◆ WORK TO BE COMPLETED ◆
Update the listing below by replacing every "street lamp" with "lamp post" and leaving everything else unchanged. Leave the pictures out of your answer.

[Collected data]
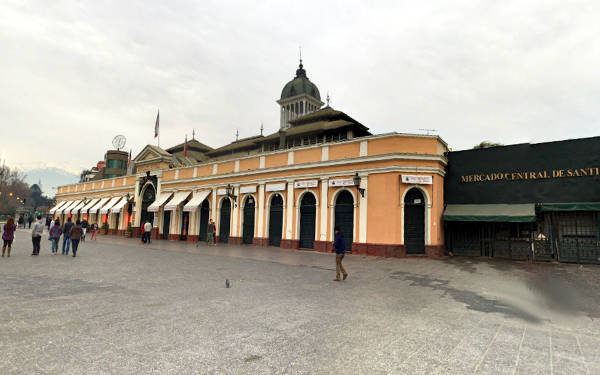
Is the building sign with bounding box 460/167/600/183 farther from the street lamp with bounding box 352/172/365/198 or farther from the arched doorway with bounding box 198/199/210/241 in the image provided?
the arched doorway with bounding box 198/199/210/241

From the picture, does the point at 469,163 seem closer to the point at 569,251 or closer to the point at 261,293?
the point at 569,251

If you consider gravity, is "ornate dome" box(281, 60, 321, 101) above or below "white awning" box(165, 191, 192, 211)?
above

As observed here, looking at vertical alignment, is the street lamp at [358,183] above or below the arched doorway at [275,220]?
above

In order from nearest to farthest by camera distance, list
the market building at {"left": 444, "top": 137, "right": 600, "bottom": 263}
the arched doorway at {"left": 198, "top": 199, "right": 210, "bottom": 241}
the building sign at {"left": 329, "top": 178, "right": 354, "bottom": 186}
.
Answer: the market building at {"left": 444, "top": 137, "right": 600, "bottom": 263} → the building sign at {"left": 329, "top": 178, "right": 354, "bottom": 186} → the arched doorway at {"left": 198, "top": 199, "right": 210, "bottom": 241}

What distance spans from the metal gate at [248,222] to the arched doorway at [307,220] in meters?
4.55

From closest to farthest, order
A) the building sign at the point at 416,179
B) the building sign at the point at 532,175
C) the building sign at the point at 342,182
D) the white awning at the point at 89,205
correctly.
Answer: the building sign at the point at 532,175, the building sign at the point at 416,179, the building sign at the point at 342,182, the white awning at the point at 89,205

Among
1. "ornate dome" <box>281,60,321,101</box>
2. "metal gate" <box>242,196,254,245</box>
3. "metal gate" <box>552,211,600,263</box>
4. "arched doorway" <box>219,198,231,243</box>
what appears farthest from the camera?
"ornate dome" <box>281,60,321,101</box>

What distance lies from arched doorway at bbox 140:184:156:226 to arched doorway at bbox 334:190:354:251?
70.1 feet

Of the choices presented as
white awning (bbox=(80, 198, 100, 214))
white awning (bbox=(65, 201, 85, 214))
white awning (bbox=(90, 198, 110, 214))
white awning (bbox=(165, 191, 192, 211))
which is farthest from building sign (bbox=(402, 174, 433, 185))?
white awning (bbox=(65, 201, 85, 214))

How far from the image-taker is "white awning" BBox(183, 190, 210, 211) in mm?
25694

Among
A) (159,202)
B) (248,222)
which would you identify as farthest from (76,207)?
(248,222)

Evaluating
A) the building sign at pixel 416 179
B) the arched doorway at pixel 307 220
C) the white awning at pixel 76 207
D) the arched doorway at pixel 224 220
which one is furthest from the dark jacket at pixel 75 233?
the white awning at pixel 76 207

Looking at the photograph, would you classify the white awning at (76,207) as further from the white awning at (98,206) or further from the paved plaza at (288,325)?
the paved plaza at (288,325)

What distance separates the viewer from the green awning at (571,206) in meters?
14.2
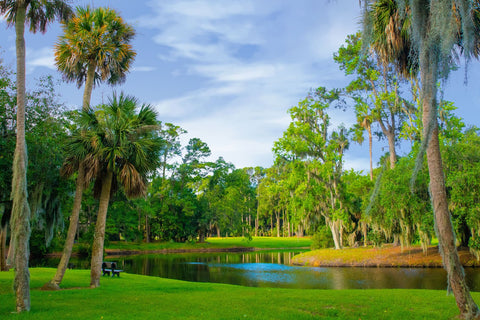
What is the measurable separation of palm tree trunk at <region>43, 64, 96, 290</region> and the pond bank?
21512 millimetres

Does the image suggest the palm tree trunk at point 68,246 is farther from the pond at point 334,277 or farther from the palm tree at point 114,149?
the pond at point 334,277

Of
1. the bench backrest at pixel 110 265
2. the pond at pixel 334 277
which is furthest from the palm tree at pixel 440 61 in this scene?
the bench backrest at pixel 110 265

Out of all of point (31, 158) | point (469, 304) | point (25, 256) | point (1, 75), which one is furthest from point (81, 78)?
point (469, 304)

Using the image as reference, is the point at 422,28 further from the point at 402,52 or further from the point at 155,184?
the point at 155,184

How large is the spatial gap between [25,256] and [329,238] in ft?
109

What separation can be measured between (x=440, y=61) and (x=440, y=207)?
10.8 ft

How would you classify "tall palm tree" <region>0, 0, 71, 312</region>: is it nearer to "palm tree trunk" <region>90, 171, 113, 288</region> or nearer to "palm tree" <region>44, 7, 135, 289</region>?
"palm tree" <region>44, 7, 135, 289</region>

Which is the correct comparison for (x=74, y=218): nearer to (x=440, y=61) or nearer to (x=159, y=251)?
(x=440, y=61)

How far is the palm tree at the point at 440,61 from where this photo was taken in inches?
268

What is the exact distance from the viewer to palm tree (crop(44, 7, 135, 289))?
14.9 m

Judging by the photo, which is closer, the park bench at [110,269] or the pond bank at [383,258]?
the park bench at [110,269]

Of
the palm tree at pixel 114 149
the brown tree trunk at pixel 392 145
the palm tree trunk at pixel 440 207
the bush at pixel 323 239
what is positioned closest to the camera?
the palm tree trunk at pixel 440 207

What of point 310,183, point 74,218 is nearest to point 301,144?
point 310,183

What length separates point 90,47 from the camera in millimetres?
14977
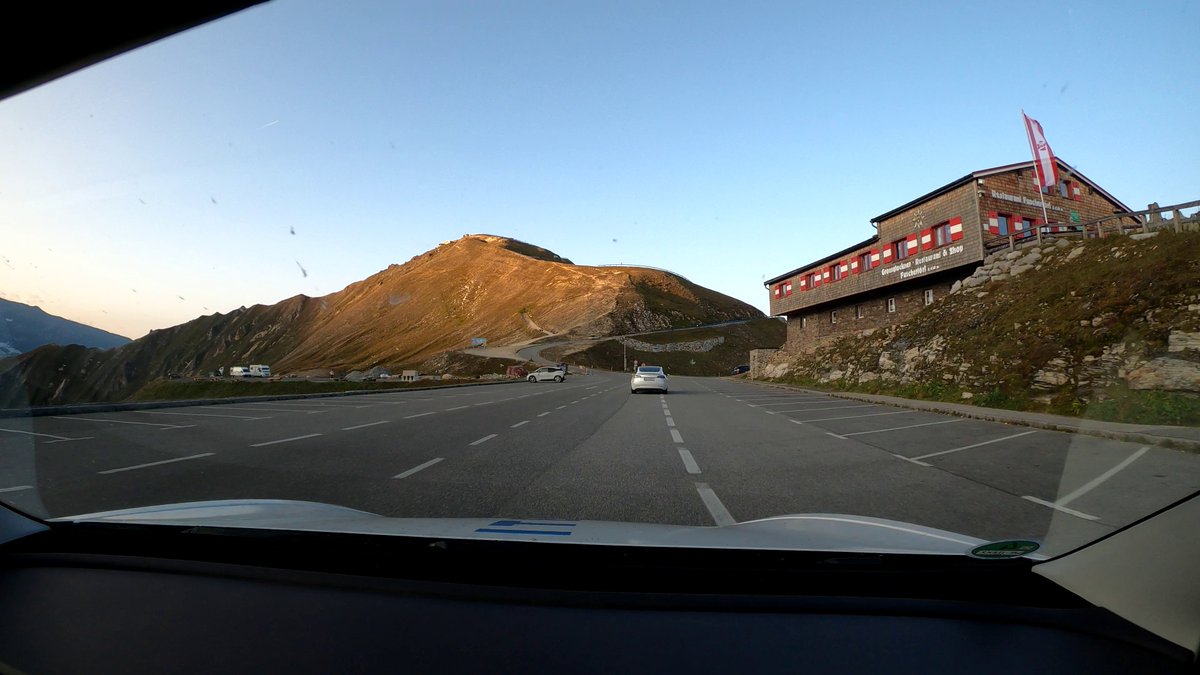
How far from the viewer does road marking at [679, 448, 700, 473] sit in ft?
26.5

◆ ANSWER TO THIS TASK ◆
Is the building sign with bounding box 460/167/600/183 farther from the lamp post with bounding box 352/172/365/198 or farther from the arched doorway with bounding box 198/199/210/241 in the image provided?
the arched doorway with bounding box 198/199/210/241

From the picture, does the point at 469,163 seem closer to the point at 569,251 or closer to the point at 261,293?
the point at 569,251

If you consider gravity, is "ornate dome" box(281, 60, 321, 101) above or below "white awning" box(165, 191, 192, 211)?
above

As observed here, looking at vertical alignment, is the lamp post at [358,183] above or below the arched doorway at [275,220]?
above

In order from nearest to farthest by camera distance, list
the market building at {"left": 444, "top": 137, "right": 600, "bottom": 263}
the arched doorway at {"left": 198, "top": 199, "right": 210, "bottom": 241}
the building sign at {"left": 329, "top": 178, "right": 354, "bottom": 186}
.
Answer: the market building at {"left": 444, "top": 137, "right": 600, "bottom": 263} → the building sign at {"left": 329, "top": 178, "right": 354, "bottom": 186} → the arched doorway at {"left": 198, "top": 199, "right": 210, "bottom": 241}

What distance spans from the metal gate at [248,222] to the arched doorway at [307,220] in meters?
4.55

From closest to farthest, order
A) the building sign at the point at 416,179
B) the building sign at the point at 532,175
C) the building sign at the point at 342,182
D) the white awning at the point at 89,205
correctly.
Answer: the building sign at the point at 532,175, the building sign at the point at 416,179, the building sign at the point at 342,182, the white awning at the point at 89,205

Among
1. "ornate dome" <box>281,60,321,101</box>
2. "metal gate" <box>242,196,254,245</box>
3. "metal gate" <box>552,211,600,263</box>
4. "arched doorway" <box>219,198,231,243</box>
what appears farthest from the camera?
"ornate dome" <box>281,60,321,101</box>

What distance lies from arched doorway at bbox 140:184:156:226 to arched doorway at bbox 334:190:354:251?
70.1 feet

Of the choices presented as
white awning (bbox=(80, 198, 100, 214))
white awning (bbox=(65, 201, 85, 214))
white awning (bbox=(90, 198, 110, 214))
white awning (bbox=(165, 191, 192, 211))
which is farthest from building sign (bbox=(402, 174, 433, 185))?
white awning (bbox=(65, 201, 85, 214))

How far from the image-taker is "white awning" BBox(183, 190, 210, 211) in mm?
25694

Among
A) (159,202)
B) (248,222)
which would you identify as farthest from (76,207)?
(248,222)

Evaluating
A) the building sign at pixel 416 179
B) the arched doorway at pixel 307 220
C) the white awning at pixel 76 207
D) the arched doorway at pixel 224 220
which one is furthest from the dark jacket at pixel 75 233?
the white awning at pixel 76 207

Looking at the photograph, would you classify the white awning at (76,207) as further from the white awning at (98,206) or further from the paved plaza at (288,325)?
the paved plaza at (288,325)

What distance separates the viewer from the green awning at (571,206) in meters?
14.2
What is the measurable separation of palm tree trunk at <region>43, 64, 96, 290</region> and the pond bank?
21512 millimetres

Does the image suggest the palm tree trunk at point 68,246 is farther from the pond at point 334,277 or farther from the palm tree at point 114,149?
the pond at point 334,277

Of
1. the bench backrest at pixel 110 265
2. the pond at pixel 334 277
which is furthest from the palm tree at pixel 440 61 in this scene?
the bench backrest at pixel 110 265

Out of all of point (31, 158) | point (469, 304) | point (25, 256) | point (1, 75), which one is furthest from point (81, 78)?
point (469, 304)

Using the image as reference, is the point at 422,28 further from the point at 402,52 or further from the point at 155,184?
the point at 155,184

How large is the spatial gap between [25,256] and [329,238] in ft?
109

What separation can be measured between (x=440, y=61) and (x=440, y=207)?
10.8 ft

How would you classify "tall palm tree" <region>0, 0, 71, 312</region>: is it nearer to "palm tree trunk" <region>90, 171, 113, 288</region> or nearer to "palm tree" <region>44, 7, 135, 289</region>?
"palm tree" <region>44, 7, 135, 289</region>

Which is the correct comparison for (x=74, y=218): nearer to (x=440, y=61) or nearer to (x=159, y=251)?
(x=440, y=61)

How far is the palm tree at the point at 440,61 from where this photo was taken in inches?
268

What is the exact distance from the viewer to palm tree (crop(44, 7, 135, 289))?
14.9 m

Judging by the photo, which is closer, the park bench at [110,269] or the pond bank at [383,258]?
the park bench at [110,269]

Of
the palm tree at pixel 114 149
the brown tree trunk at pixel 392 145
the palm tree trunk at pixel 440 207
the bush at pixel 323 239
what is positioned closest to the camera?
the palm tree trunk at pixel 440 207

What of point 310,183, point 74,218 is nearest to point 301,144?
point 310,183

What length separates point 90,47 from the camera in millimetres?
14977
How far from the viewer does road marking at [679, 448, 700, 473] sit in ft?
26.5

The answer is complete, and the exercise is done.